Work to be completed:
Given the records below, transcribe each of them exactly.

Input for this task:

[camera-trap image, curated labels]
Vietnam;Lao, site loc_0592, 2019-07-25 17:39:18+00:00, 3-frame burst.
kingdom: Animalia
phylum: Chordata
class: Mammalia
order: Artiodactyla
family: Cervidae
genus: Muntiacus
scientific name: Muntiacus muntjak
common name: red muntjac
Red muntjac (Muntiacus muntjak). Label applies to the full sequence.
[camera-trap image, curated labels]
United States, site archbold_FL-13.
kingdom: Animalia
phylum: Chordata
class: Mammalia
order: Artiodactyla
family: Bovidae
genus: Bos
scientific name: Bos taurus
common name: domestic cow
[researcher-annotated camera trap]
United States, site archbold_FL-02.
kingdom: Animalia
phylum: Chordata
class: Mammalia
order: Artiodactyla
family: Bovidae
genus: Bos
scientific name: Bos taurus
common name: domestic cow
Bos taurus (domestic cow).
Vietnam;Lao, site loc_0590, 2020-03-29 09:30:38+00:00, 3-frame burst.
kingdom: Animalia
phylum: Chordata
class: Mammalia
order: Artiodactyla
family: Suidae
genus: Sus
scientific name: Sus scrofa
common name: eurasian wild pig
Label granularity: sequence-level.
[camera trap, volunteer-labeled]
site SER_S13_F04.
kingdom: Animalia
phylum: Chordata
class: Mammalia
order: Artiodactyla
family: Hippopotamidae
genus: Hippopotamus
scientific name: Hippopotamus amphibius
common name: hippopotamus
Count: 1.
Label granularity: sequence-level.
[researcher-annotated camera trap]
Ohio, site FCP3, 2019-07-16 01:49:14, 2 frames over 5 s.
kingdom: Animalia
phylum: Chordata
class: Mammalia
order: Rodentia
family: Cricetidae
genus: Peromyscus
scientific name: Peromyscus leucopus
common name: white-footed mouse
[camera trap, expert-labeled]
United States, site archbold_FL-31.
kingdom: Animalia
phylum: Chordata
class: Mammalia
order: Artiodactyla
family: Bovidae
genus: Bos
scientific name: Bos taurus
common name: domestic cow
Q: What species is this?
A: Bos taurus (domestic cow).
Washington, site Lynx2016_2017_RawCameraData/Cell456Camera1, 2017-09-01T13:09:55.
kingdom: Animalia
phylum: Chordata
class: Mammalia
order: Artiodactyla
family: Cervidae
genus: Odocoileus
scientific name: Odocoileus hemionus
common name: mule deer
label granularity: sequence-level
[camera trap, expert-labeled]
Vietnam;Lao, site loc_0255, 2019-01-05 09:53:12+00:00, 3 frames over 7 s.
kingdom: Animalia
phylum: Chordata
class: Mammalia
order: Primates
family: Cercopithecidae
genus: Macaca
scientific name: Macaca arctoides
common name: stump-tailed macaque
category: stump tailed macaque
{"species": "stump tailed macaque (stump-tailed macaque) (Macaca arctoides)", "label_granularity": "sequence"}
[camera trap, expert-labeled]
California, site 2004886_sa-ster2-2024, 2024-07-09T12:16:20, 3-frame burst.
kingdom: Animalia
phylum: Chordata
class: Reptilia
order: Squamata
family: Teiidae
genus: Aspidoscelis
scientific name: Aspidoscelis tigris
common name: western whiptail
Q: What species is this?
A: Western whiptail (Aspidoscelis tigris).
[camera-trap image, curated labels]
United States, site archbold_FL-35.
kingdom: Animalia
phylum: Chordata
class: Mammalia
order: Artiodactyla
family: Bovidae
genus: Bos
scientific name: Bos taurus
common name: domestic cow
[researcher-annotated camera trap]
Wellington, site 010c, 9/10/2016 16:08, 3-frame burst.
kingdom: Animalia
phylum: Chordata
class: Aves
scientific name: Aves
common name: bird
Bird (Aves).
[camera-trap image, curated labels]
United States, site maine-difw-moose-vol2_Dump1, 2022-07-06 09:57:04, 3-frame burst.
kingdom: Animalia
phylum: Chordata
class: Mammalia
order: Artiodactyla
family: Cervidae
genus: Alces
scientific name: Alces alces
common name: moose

Response:
[camera-trap image, curated labels]
Vietnam;Lao, site loc_0592, 2019-07-25 17:39:18+00:00, 3-frame burst.
kingdom: Animalia
phylum: Chordata
class: Mammalia
order: Artiodactyla
family: Cervidae
genus: Muntiacus
scientific name: Muntiacus muntjak
common name: red muntjac
Red muntjac (Muntiacus muntjak). Label applies to the full sequence.
[camera-trap image, curated labels]
United States, site archbold_FL-13.
kingdom: Animalia
phylum: Chordata
class: Mammalia
order: Artiodactyla
family: Bovidae
genus: Bos
scientific name: Bos taurus
common name: domestic cow
[researcher-annotated camera trap]
United States, site archbold_FL-02.
kingdom: Animalia
phylum: Chordata
class: Mammalia
order: Artiodactyla
family: Bovidae
genus: Bos
scientific name: Bos taurus
common name: domestic cow
Bos taurus (domestic cow).
Vietnam;Lao, site loc_0590, 2020-03-29 09:30:38+00:00, 3-frame burst.
kingdom: Animalia
phylum: Chordata
class: Mammalia
order: Artiodactyla
family: Suidae
genus: Sus
scientific name: Sus scrofa
common name: eurasian wild pig
Label granularity: sequence-level.
[camera trap, volunteer-labeled]
site SER_S13_F04.
kingdom: Animalia
phylum: Chordata
class: Mammalia
order: Artiodactyla
family: Hippopotamidae
genus: Hippopotamus
scientific name: Hippopotamus amphibius
common name: hippopotamus
Count: 1.
Label granularity: sequence-level.
[researcher-annotated camera trap]
Ohio, site FCP3, 2019-07-16 01:49:14, 2 frames over 5 s.
kingdom: Animalia
phylum: Chordata
class: Mammalia
order: Rodentia
family: Cricetidae
genus: Peromyscus
scientific name: Peromyscus leucopus
common name: white-footed mouse
[camera trap, expert-labeled]
United States, site archbold_FL-31.
kingdom: Animalia
phylum: Chordata
class: Mammalia
order: Artiodactyla
family: Bovidae
genus: Bos
scientific name: Bos taurus
common name: domestic cow
Q: What species is this?
A: Bos taurus (domestic cow).
Washington, site Lynx2016_2017_RawCameraData/Cell456Camera1, 2017-09-01T13:09:55.
kingdom: Animalia
phylum: Chordata
class: Mammalia
order: Artiodactyla
family: Cervidae
genus: Odocoileus
scientific name: Odocoileus hemionus
common name: mule deer
label granularity: sequence-level
[camera trap, expert-labeled]
Vietnam;Lao, site loc_0255, 2019-01-05 09:53:12+00:00, 3 frames over 7 s.
kingdom: Animalia
phylum: Chordata
class: Mammalia
order: Primates
family: Cercopithecidae
genus: Macaca
scientific name: Macaca arctoides
common name: stump-tailed macaque
category: stump tailed macaque
{"species": "stump tailed macaque (stump-tailed macaque) (Macaca arctoides)", "label_granularity": "sequence"}
[camera trap, expert-labeled]
California, site 2004886_sa-ster2-2024, 2024-07-09T12:16:20, 3-frame burst.
kingdom: Animalia
phylum: Chordata
class: Reptilia
order: Squamata
family: Teiidae
genus: Aspidoscelis
scientific name: Aspidoscelis tigris
common name: western whiptail
Q: What species is this?
A: Western whiptail (Aspidoscelis tigris).
[camera-trap image, curated labels]
United States, site archbold_FL-35.
kingdom: Animalia
phylum: Chordata
class: Mammalia
order: Artiodactyla
family: Bovidae
genus: Bos
scientific name: Bos taurus
common name: domestic cow
[researcher-annotated camera trap]
Wellington, site 010c, 9/10/2016 16:08, 3-frame burst.
kingdom: Animalia
phylum: Chordata
class: Aves
scientific name: Aves
common name: bird
Bird (Aves).
[camera-trap image, curated labels]
United States, site maine-difw-moose-vol2_Dump1, 2022-07-06 09:57:04, 3-frame burst.
kingdom: Animalia
phylum: Chordata
class: Mammalia
order: Artiodactyla
family: Cervidae
genus: Alces
scientific name: Alces alces
common name: moose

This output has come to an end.